Records from a data collection
────────

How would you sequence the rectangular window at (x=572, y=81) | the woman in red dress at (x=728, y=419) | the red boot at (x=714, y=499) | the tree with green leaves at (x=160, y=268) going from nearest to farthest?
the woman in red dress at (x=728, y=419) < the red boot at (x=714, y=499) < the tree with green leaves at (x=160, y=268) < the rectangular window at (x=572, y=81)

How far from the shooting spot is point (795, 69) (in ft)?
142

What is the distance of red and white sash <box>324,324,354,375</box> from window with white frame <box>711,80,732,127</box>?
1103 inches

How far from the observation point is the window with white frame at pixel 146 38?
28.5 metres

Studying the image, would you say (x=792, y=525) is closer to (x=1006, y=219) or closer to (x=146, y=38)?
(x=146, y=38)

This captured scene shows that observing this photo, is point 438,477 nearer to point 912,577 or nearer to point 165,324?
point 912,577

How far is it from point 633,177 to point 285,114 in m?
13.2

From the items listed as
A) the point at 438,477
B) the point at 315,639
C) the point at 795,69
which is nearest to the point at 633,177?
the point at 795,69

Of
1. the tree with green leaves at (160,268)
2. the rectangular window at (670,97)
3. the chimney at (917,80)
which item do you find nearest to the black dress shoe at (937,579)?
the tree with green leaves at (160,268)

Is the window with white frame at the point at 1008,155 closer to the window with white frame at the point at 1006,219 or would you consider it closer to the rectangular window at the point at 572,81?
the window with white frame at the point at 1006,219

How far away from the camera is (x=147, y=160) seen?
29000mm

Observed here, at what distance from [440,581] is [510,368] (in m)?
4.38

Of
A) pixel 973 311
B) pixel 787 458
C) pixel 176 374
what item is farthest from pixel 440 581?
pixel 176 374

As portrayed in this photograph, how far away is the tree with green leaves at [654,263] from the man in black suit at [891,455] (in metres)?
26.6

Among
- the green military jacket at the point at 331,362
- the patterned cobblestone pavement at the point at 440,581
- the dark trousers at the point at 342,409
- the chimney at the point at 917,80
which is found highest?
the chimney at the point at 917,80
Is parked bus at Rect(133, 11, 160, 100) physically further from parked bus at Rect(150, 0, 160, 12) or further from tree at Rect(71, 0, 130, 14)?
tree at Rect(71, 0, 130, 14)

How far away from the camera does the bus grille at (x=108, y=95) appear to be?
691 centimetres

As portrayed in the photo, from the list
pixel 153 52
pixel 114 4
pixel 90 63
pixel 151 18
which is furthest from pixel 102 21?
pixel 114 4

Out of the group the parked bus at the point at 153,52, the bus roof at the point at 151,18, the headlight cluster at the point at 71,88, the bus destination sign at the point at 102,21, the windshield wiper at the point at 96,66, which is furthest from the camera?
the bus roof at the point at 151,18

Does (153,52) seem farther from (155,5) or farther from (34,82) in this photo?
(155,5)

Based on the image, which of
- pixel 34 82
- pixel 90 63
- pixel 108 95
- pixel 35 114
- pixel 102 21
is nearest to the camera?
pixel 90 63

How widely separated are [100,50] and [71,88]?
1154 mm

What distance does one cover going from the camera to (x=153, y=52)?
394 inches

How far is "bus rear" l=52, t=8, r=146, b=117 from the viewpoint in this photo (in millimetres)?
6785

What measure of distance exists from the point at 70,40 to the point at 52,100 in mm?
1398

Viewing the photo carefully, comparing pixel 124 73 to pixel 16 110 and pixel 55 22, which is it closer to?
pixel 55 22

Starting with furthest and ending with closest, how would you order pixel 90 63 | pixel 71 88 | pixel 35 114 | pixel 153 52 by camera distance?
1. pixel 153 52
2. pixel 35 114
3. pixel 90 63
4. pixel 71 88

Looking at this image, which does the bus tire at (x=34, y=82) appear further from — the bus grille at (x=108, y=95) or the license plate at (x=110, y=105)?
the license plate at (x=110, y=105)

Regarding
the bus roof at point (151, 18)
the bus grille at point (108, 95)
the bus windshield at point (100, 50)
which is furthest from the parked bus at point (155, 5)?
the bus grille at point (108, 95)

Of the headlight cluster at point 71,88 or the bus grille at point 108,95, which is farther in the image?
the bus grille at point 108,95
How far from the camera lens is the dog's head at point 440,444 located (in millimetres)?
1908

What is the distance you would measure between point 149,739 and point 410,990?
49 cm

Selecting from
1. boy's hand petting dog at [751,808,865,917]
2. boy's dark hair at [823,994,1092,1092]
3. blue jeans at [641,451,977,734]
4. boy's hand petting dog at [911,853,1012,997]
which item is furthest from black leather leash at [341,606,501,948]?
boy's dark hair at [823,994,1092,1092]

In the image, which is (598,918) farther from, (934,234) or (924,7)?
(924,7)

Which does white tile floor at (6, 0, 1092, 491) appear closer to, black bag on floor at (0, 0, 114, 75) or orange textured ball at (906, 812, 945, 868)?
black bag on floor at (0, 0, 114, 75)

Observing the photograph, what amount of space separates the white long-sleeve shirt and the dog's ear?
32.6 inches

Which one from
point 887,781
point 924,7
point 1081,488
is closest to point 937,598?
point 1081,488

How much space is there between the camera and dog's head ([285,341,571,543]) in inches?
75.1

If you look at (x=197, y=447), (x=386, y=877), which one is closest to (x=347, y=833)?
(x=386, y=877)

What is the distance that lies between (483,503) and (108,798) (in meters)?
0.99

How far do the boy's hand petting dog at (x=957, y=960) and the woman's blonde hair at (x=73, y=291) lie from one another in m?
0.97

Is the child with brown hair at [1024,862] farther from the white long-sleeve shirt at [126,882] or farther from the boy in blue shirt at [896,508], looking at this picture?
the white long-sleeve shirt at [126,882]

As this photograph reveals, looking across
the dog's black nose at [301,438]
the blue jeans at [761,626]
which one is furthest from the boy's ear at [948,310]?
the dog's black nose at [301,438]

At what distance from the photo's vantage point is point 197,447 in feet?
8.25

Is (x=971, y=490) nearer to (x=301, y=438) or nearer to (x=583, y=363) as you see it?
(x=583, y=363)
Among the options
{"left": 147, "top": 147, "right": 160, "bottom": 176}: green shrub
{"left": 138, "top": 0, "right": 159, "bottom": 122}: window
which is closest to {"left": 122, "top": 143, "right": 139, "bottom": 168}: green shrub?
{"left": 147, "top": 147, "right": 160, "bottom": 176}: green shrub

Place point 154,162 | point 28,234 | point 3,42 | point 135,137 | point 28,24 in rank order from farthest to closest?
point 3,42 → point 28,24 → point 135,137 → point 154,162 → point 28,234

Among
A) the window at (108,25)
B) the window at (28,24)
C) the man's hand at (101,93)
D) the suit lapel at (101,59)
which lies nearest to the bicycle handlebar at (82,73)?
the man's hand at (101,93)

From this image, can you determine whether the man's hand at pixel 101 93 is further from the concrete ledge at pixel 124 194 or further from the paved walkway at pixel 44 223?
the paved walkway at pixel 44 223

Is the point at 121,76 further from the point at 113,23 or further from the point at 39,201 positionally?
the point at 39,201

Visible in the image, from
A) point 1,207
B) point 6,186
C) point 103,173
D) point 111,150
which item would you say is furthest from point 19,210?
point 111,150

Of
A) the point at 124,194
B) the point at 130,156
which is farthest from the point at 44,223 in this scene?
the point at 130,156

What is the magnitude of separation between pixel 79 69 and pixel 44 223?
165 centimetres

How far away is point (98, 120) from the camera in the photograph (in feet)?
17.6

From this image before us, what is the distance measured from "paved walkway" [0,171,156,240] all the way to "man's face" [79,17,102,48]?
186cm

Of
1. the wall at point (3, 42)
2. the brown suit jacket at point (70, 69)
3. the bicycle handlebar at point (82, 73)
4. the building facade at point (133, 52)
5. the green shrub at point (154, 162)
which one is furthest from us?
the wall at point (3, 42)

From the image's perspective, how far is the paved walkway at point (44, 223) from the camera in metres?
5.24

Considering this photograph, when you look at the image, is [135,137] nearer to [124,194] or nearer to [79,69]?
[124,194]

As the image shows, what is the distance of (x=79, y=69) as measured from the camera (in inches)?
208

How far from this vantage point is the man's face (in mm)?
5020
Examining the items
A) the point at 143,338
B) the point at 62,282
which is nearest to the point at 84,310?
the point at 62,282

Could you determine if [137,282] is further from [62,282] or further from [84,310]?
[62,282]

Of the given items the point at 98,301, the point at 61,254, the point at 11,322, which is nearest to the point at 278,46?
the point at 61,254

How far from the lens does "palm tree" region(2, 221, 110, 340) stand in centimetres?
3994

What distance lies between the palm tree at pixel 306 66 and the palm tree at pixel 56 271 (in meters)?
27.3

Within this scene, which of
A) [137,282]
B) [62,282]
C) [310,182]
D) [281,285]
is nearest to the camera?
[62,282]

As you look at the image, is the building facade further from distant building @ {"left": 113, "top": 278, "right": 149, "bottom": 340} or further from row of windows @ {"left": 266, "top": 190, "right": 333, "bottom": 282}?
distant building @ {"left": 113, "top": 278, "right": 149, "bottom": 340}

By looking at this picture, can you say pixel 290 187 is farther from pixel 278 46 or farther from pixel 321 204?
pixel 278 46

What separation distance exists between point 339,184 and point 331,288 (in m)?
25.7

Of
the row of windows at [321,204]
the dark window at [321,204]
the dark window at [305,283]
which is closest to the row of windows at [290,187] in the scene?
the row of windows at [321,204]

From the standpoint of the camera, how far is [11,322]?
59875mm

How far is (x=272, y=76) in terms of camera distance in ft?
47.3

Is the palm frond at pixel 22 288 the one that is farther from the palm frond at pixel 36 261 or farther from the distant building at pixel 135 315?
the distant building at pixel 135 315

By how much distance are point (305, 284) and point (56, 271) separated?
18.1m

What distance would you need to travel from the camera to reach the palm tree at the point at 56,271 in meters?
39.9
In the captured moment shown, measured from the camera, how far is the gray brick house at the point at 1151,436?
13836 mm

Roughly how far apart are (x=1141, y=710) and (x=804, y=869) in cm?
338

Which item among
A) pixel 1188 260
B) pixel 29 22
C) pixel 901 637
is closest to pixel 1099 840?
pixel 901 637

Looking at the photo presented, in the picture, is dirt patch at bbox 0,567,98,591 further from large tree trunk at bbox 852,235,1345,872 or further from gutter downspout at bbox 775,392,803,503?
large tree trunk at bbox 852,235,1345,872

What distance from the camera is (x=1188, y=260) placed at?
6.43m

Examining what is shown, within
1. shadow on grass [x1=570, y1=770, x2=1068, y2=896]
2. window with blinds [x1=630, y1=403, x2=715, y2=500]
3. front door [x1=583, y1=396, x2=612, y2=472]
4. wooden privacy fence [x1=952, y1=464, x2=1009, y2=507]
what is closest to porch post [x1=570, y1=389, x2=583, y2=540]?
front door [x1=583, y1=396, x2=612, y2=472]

────────

● **Aim of the exercise**: Turn everything in the records above, from the line containing "What is the distance you" down to the line containing "32.6 inches", into a numbered list with the blank lines left out.

● **In response**:
1. What is the distance you would measure between point 149,739 and point 410,990?
2. 49 cm
3. Selecting from
4. 1. boy's hand petting dog at [751,808,865,917]
5. 2. boy's dark hair at [823,994,1092,1092]
6. 3. blue jeans at [641,451,977,734]
7. 4. boy's hand petting dog at [911,853,1012,997]
8. which item is furthest from black leather leash at [341,606,501,948]?
9. boy's dark hair at [823,994,1092,1092]
10. In the image, which is (598,918) farther from, (934,234) or (924,7)?
11. (924,7)
12. Which does white tile floor at (6, 0, 1092, 491) appear closer to, black bag on floor at (0, 0, 114, 75) or orange textured ball at (906, 812, 945, 868)?
13. black bag on floor at (0, 0, 114, 75)
14. Observing the photograph, what amount of space separates the white long-sleeve shirt and the dog's ear?
15. 32.6 inches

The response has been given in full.